Navalny’s RosZkh project has earned the attention of Nikolai Vasyutin, the chief federal inspector for housing services.
He stated in a letter to his subordinates in November that complaints via the Internet regarding housing services were on a “massive scale.”
“It is a clear attempt by the opposition to discredit all branches of power,” Vasyutin said in the letter, published on his official website.
But Vasyutin, who has been in his post since 2003, also asked workers on the ground to be patient, pay attention to complaints and provide “justified answers.”
“In essence, our tasks are similar,” he said about Navalny’s project.
The rather balanced reaction from a seasoned bureaucrat shows that authorities are worried that the situation might fuel social unrest, experts said.
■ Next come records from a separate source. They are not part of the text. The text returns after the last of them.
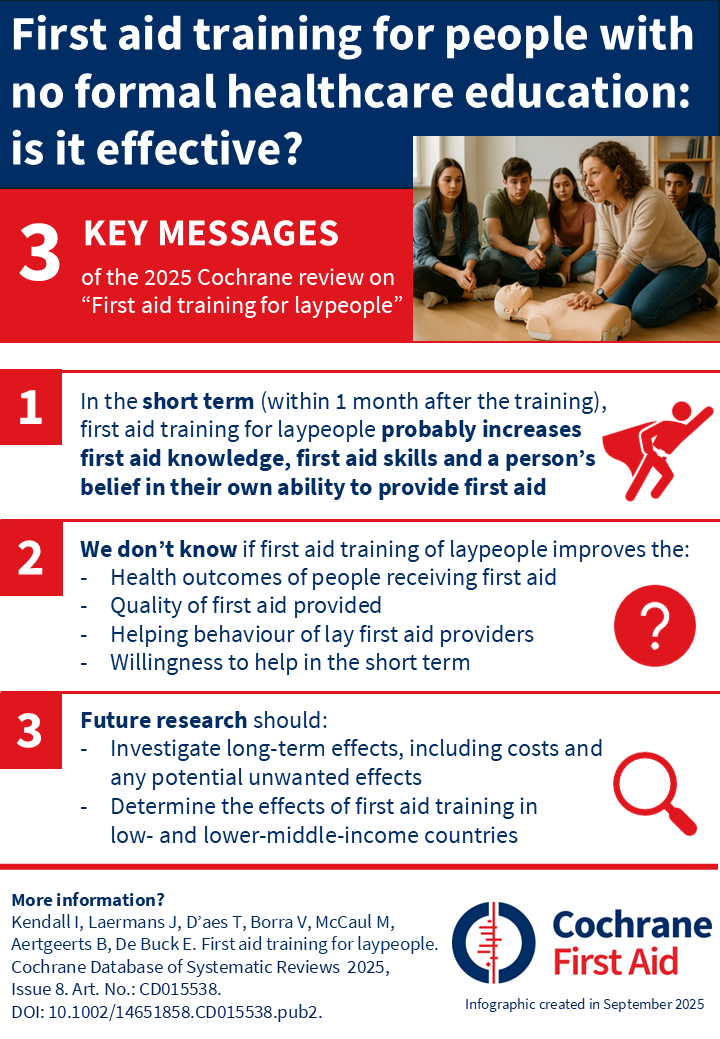 First aid training for people with no formal healthcare education: is it effective?

3 KEY MESSAGES
of the 2025 Cochrane review on "First aid training for laypeople"

1
In the short term (within 1 month after the training), first aid training for laypeople probably increases first aid knowledge, first aid skills and a person's belief in their own ability to provide first aid

2
We don't know if first aid training of laypeople improves the:
- Health outcomes of people receiving first aid
- Quality of first aid provided
- Helping behaviour of lay first aid providers
- Willingness to help in the short term

?

3
Future research should:
- Investigate long-term effects, including costs and any potential unwanted effects
- Determine the effects of first aid training in low- and lower-middle-income countries

More information?
Kendall I, Laermans J, D'aes T, Borra V, McCaul M, Aertgeerts B, De Buck E. First aid training for laypeople. Cochrane Database of Systematic Reviews 2025, Issue 8. Art. No.: CD015538. DOI: 10.1002/14651858.CD015538.pub2.

Cochrane First Aid

Infographic created in September 2025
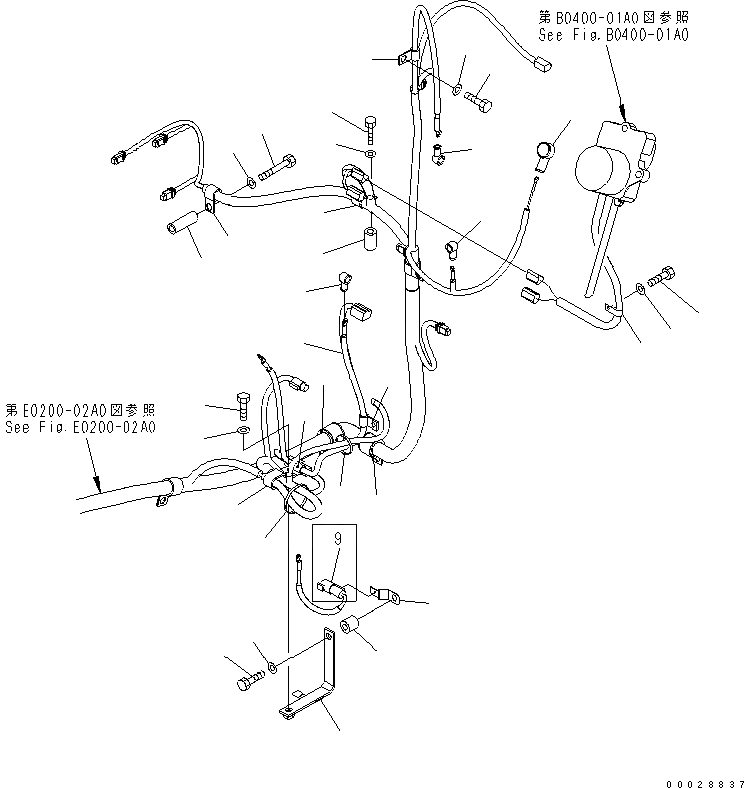 第B0400-01A0図参照
See Fig.B0400-01A0

第E0200-02A0図参照
See Fig.E0200-02A0

9

00028837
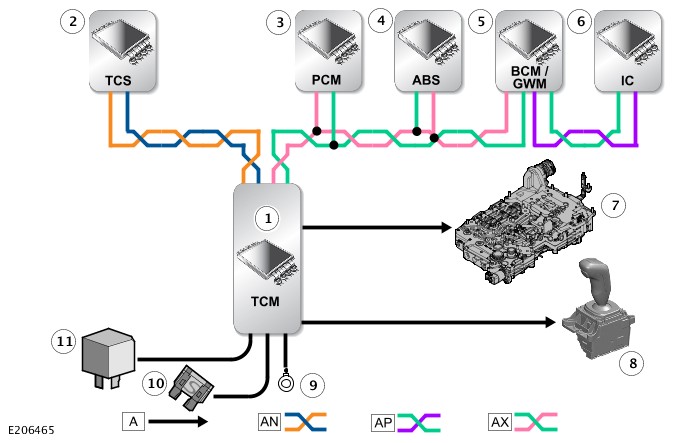 2
TCS
3
PCM
4
ABS
5
BCM / GWM
6
IC
1
TCM
7
8
11
10
9
A
AN
AP
AX
E206465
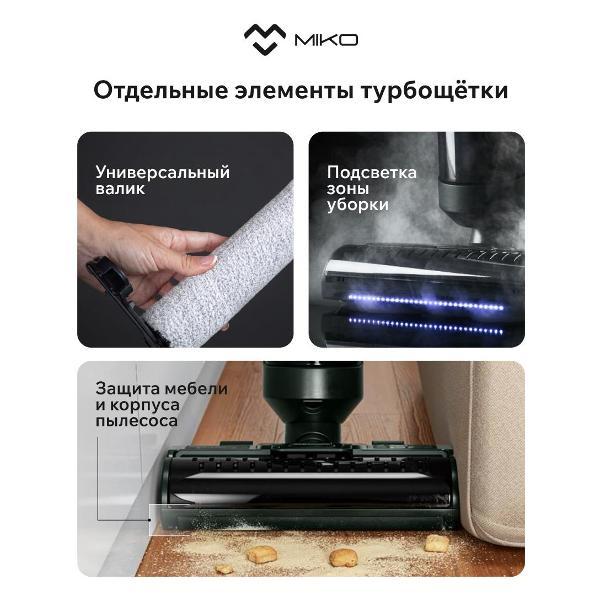 MIKO

Отдельные элементы турбощётки

Универсальный валик

Подсветка зоны уборки

Защита мебели и корпуса пылесоса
Some regions experienced waves of protest after the rate increase this summer. In Pervouralsk, in the Sverdlovsk region, locals stormed the mayor’s office and demanded that he address the increase.
The matter is part of federal authorities’ jurisdiction, however.
Some experts recall a similar situation in 2005, when the government decided to cancel entitlements for state employees in exchange for financial compensation. The move triggered a wave of mass demonstrations by pensioners and social workers in Moscow and other big cities.
“That reform was an acid test. If people had rallied [then] in the numbers like they did on Bolotnaya [Ploshchad], we would live in a different country now,” Krimsky said, making a reference to the large-scale protests of election results that took place in Moscow a year ago.
But Alexander Donskoi, former mayor of Arkhangelsk, who dealt with housing problems while in office, said people are not ready to protest over that issue.
“I was often surprised by our people, since they are very patient,” Donskoi said. “They might live in an apartment block that is falling apart without even trying to fight for their rights. They sit and wait for Putin to come and fix their problems.”